Cantilever drilling platform - analysis using beam calculations


Schematic representation of the drilling at site - barge with drilling-rig, and the access platform (right-hand-side) to handle drill string. Barge deliberately grounded on ebbed tide.

The Analysis

Forewarning - the calculations are infeasible to carefully explain.

This is way more complicated than for, say, a Rectangular Hollow Section.

This would be interesting if you use Euler-Bernoulli beam theory and calculations, and you follow the progression of my logic and calculations.
I've tried to explain the jumps of logic as the calculation progresses.

The steel fabrication - drilling platform

All dimensions in mm, unless specified otherwise.

As fabricated at the Yard

Installed on the barge

Its purpose

The platform cantilevering off the end of the barge enables the crew to work on the drill-string and install more length of drill string as the drilling progresses.

The crew on the platform are facing the front of the drilling rig.
Which is a land-based machine on tracks, driven onto the barge.

Nautical explanation - barge grounded for drilling

You cannot drill off a floating barge. Reason why a much more expensive jack-up is needed for drilling, in general.

The drilling is to install navigation markers in the inter-tidal range - the "drying zone". So the barge is towed to position at high water and is left riding on anchors. Until it grounds on the receding tide. Whereupon drilling can commence. Economical !! :-)

The calculations for strength and structural optimisation

The main point of these calculations is showing that if you keep going on a tenuous basis, the outcome can never-the-less be solidly very good.
Which you can verify empirically at the end easily with a test load in safe conditions eg the platform is only 150mm off the ground when tested.
The assurance that the outcome is good is very high indeed despite the tenuous journey the calculations took

The corollary is - there is no overarching logic to explain, in this case.
Above and beyond that Euler-Bernoulli beam theory was used as a tool as and when it could help.

The primary steelwork - 75mm * 150mm unequal angle 10mm thick

Unequal angle can be thought of as "L"-section.

This is unequal angle - it's asymmetric - so so is the Second Moment of Area. There is no way the "Blue Book" will list Moment capacity because

Before we start, I can explain - there's two "L" sections facing each other along the long cantilevering length - and the cross-bracing restrains rotation. So the tendency to rotation is cancelled by the opposing pair with the cross-bracing enforcing that tendency.

Step 1 - find the position of the neutral axis of the "L"-section

Same calculation done in two slightly different ways

;; find neutral axis

;; n=sum(M)/sum(A)
;; take base of section - in "L" presentation

;; stay in mm for now
(/f (+ (* 65 10 5) (* 150 10 75)) (+ (* 65 10) (* 150 10)))
;; 53.83720930232558 ;; mm (! - not metres!)

(let ((a1 (* 65 10))(y1 5)(a2 (* 150 10))(y2 75))

_WHAT IS ASKED_
1) Translate this sentence from the drilling platform page into Spanish: "You cannot drill off a floating barge."
2) In the listing below, repeat the lines starting at the one that contains "What is the physical" and ending after the one that contains "206 millimetres".

[Scene question listing]
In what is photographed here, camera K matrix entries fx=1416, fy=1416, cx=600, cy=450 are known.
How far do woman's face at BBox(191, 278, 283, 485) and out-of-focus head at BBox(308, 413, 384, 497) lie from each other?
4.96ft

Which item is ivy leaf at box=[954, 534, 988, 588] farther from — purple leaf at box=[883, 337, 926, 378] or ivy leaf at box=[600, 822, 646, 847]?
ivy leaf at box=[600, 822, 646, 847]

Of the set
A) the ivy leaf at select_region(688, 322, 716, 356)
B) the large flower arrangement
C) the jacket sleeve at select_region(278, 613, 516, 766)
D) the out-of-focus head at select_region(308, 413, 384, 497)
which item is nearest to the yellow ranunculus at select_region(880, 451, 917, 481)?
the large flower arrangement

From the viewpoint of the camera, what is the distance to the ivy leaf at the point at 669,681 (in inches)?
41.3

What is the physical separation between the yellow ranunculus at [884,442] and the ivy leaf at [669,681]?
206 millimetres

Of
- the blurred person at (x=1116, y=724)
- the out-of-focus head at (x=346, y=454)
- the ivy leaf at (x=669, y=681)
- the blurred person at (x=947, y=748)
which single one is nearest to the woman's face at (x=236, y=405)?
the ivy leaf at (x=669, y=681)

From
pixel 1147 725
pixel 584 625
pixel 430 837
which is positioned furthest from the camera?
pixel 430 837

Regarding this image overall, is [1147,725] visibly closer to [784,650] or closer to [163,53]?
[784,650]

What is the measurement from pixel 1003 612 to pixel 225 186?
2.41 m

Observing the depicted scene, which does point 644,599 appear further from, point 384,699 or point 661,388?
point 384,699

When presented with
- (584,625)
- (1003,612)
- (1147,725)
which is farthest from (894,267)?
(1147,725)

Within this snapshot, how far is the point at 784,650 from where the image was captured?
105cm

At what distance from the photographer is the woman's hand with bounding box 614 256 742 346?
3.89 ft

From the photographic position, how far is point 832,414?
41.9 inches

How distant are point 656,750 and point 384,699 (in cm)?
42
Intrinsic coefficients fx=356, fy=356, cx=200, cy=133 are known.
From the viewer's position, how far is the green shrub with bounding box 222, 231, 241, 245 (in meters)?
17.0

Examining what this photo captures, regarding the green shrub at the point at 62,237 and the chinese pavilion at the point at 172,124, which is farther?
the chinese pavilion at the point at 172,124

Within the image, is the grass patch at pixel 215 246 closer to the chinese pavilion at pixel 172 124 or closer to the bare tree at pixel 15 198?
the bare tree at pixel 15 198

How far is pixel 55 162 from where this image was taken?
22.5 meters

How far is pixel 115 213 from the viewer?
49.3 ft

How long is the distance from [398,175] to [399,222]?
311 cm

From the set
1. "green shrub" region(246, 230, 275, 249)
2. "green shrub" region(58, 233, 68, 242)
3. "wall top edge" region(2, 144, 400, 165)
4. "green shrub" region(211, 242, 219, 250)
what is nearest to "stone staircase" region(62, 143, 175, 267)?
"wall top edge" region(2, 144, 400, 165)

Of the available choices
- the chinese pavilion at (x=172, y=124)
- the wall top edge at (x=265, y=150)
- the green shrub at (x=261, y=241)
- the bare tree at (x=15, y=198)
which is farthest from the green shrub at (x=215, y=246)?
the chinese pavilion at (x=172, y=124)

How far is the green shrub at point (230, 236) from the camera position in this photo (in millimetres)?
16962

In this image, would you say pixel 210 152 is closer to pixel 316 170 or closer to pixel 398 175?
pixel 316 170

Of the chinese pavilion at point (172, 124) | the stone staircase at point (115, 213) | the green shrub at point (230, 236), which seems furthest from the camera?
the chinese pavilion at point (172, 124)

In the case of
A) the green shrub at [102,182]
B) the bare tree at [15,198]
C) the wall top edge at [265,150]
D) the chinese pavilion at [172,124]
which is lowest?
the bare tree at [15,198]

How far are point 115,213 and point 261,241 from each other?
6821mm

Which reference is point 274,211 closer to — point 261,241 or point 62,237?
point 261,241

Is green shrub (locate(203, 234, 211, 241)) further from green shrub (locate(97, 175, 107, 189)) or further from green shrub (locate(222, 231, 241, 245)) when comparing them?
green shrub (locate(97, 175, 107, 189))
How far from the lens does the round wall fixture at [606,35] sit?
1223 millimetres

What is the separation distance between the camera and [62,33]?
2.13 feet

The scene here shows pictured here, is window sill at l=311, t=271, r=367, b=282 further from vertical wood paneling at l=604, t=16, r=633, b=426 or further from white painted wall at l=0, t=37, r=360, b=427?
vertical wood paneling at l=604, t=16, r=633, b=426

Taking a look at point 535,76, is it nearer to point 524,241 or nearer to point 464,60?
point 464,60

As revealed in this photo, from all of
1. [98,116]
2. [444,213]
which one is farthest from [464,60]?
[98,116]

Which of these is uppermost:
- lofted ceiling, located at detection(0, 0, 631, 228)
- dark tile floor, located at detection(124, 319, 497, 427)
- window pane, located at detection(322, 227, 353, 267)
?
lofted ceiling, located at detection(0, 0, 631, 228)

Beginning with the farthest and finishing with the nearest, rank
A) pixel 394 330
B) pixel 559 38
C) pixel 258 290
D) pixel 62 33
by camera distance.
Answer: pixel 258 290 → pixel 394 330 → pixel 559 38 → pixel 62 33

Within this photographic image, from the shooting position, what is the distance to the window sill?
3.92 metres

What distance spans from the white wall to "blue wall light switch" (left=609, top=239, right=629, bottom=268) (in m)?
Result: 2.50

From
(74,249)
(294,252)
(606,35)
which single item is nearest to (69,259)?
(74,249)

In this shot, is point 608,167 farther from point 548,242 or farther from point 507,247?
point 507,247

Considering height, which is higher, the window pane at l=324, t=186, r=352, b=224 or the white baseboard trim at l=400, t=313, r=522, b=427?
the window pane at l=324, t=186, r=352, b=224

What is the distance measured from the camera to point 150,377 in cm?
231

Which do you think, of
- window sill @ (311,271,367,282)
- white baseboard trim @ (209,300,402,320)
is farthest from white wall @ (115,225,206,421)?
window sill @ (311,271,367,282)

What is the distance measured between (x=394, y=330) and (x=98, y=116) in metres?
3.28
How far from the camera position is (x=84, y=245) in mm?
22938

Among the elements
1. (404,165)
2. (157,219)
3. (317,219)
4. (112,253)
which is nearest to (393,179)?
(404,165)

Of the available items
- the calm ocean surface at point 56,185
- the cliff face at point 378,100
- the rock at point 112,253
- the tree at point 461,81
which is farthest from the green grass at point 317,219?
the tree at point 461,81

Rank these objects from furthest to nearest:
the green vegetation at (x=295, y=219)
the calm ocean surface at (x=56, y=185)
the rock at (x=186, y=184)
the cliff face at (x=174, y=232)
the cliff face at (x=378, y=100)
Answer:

_RESULTS_
1) No se puede perforar desde una barcaza flotante.

2)
What is the physical separation between the yellow ranunculus at [884,442] and the ivy leaf at [669,681]?
206 millimetres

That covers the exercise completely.